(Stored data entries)
◇ ◇ ◇ ◇
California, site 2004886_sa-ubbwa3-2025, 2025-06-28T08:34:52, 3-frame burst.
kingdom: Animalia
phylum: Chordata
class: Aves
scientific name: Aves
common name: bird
◇ ◇ ◇ ◇
Your task:
Output every entry word for word.

Reply:
California, site 2004886_sa-ubbwa3-2025, 2025-06-28T08:34:52, 3-frame burst.
kingdom: Animalia
phylum: Chordata
class: Aves
scientific name: Aves
common name: bird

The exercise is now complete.